Only one portion of the data is to be written out: from the line bearing "[camera trap, expert-labeled]" through the line bearing "A: Otospermophilus beecheyi". Write it exactly as it appears.

»»

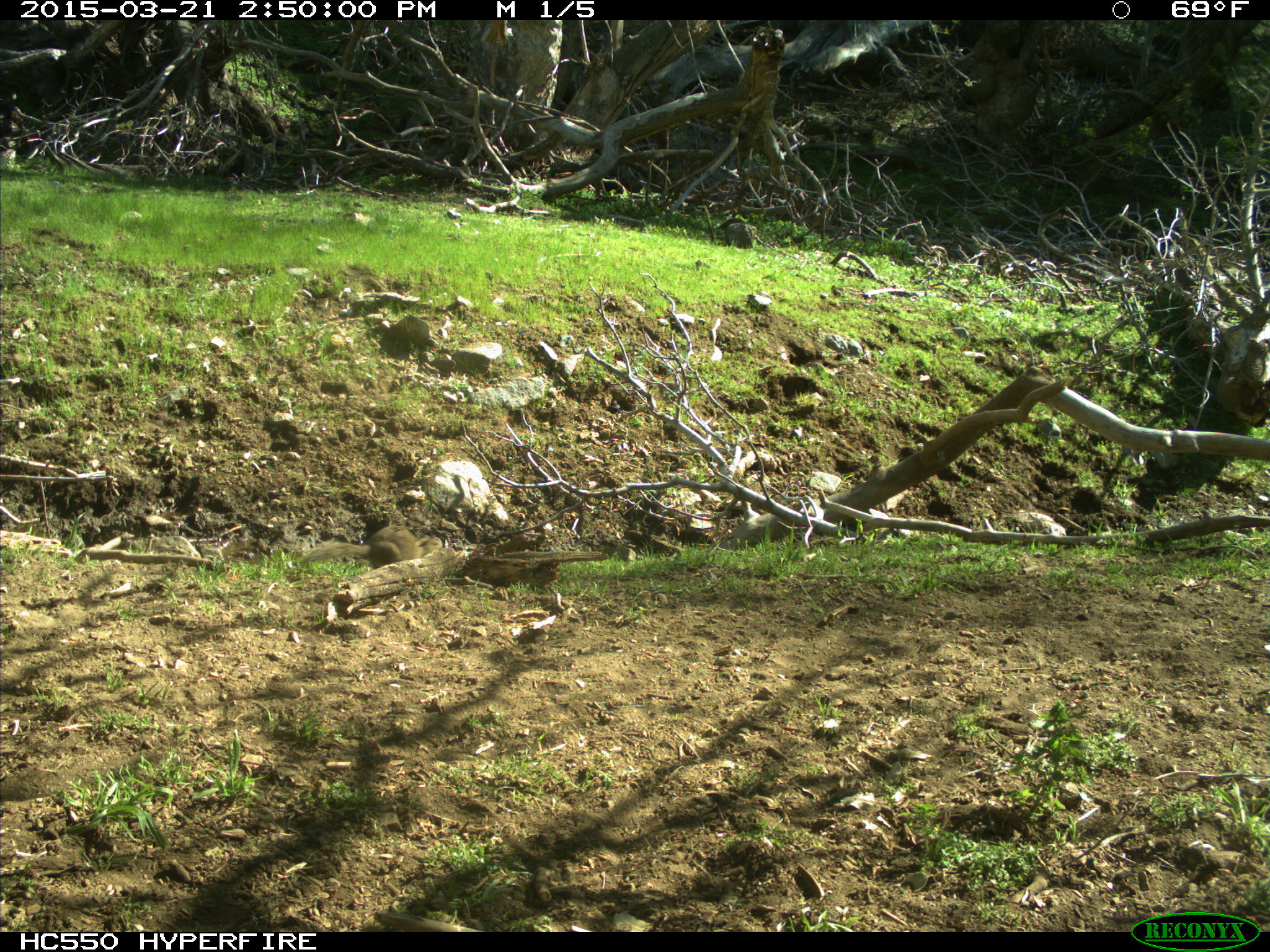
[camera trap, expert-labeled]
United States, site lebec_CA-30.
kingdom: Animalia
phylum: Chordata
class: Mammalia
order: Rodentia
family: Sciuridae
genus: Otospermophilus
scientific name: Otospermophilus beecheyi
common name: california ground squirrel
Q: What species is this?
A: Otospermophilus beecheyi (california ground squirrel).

««
»»

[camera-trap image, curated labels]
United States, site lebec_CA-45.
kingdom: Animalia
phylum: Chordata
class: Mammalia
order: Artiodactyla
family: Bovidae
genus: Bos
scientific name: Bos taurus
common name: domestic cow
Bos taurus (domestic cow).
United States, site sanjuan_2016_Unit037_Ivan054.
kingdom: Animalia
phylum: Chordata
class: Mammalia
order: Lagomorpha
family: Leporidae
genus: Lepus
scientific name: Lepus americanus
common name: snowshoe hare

««

* **Reply to the exercise**
[camera trap, expert-labeled]
United States, site lebec_CA-30.
kingdom: Animalia
phylum: Chordata
class: Mammalia
order: Rodentia
family: Sciuridae
genus: Otospermophilus
scientific name: Otospermophilus beecheyi
common name: california ground squirrel
Q: What species is this?
A: Otospermophilus beecheyi (california ground squirrel).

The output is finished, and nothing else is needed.